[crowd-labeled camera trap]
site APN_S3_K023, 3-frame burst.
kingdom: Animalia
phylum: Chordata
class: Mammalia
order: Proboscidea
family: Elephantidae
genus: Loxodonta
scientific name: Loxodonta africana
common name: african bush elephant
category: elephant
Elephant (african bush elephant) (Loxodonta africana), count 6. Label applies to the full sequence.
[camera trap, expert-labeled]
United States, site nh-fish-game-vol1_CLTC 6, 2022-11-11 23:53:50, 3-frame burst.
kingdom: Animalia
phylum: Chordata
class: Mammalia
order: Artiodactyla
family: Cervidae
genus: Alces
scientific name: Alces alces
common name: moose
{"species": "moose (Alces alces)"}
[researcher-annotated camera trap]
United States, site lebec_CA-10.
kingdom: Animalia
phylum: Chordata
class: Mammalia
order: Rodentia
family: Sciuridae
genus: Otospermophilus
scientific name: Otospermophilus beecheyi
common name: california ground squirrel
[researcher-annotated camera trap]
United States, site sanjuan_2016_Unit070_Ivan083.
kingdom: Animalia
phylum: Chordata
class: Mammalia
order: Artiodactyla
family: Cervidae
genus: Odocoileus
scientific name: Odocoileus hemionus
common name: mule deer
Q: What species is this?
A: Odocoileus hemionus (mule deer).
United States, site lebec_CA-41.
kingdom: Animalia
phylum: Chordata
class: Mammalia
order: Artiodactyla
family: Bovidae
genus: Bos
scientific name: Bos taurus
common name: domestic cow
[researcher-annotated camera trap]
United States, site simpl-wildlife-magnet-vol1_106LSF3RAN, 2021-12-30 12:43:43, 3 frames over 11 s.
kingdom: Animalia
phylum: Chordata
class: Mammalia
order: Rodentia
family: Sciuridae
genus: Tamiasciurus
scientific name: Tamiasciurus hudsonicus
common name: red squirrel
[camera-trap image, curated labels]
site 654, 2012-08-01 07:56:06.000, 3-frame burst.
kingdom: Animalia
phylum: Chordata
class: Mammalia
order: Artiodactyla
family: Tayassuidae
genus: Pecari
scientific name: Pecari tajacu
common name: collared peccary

______________________________

Each line must be set down again exactly as above, with no line omitted.

**Problem solution**.
[crowd-labeled camera trap]
site APN_S3_K023, 3-frame burst.
kingdom: Animalia
phylum: Chordata
class: Mammalia
order: Proboscidea
family: Elephantidae
genus: Loxodonta
scientific name: Loxodonta africana
common name: african bush elephant
category: elephant
Elephant (african bush elephant) (Loxodonta africana), count 6. Label applies to the full sequence.
[camera trap, expert-labeled]
United States, site nh-fish-game-vol1_CLTC 6, 2022-11-11 23:53:50, 3-frame burst.
kingdom: Animalia
phylum: Chordata
class: Mammalia
order: Artiodactyla
family: Cervidae
genus: Alces
scientific name: Alces alces
common name: moose
{"species": "moose (Alces alces)"}
[researcher-annotated camera trap]
United States, site lebec_CA-10.
kingdom: Animalia
phylum: Chordata
class: Mammalia
order: Rodentia
family: Sciuridae
genus: Otospermophilus
scientific name: Otospermophilus beecheyi
common name: california ground squirrel
[researcher-annotated camera trap]
United States, site sanjuan_2016_Unit070_Ivan083.
kingdom: Animalia
phylum: Chordata
class: Mammalia
order: Artiodactyla
family: Cervidae
genus: Odocoileus
scientific name: Odocoileus hemionus
common name: mule deer
Q: What species is this?
A: Odocoileus hemionus (mule deer).
United States, site lebec_CA-41.
kingdom: Animalia
phylum: Chordata
class: Mammalia
order: Artiodactyla
family: Bovidae
genus: Bos
scientific name: Bos taurus
common name: domestic cow
[researcher-annotated camera trap]
United States, site simpl-wildlife-magnet-vol1_106LSF3RAN, 2021-12-30 12:43:43, 3 frames over 11 s.
kingdom: Animalia
phylum: Chordata
class: Mammalia
order: Rodentia
family: Sciuridae
genus: Tamiasciurus
scientific name: Tamiasciurus hudsonicus
common name: red squirrel
[camera-trap image, curated labels]
site 654, 2012-08-01 07:56:06.000, 3-frame burst.
kingdom: Animalia
phylum: Chordata
class: Mammalia
order: Artiodactyla
family: Tayassuidae
genus: Pecari
scientific name: Pecari tajacu
common name: collared peccary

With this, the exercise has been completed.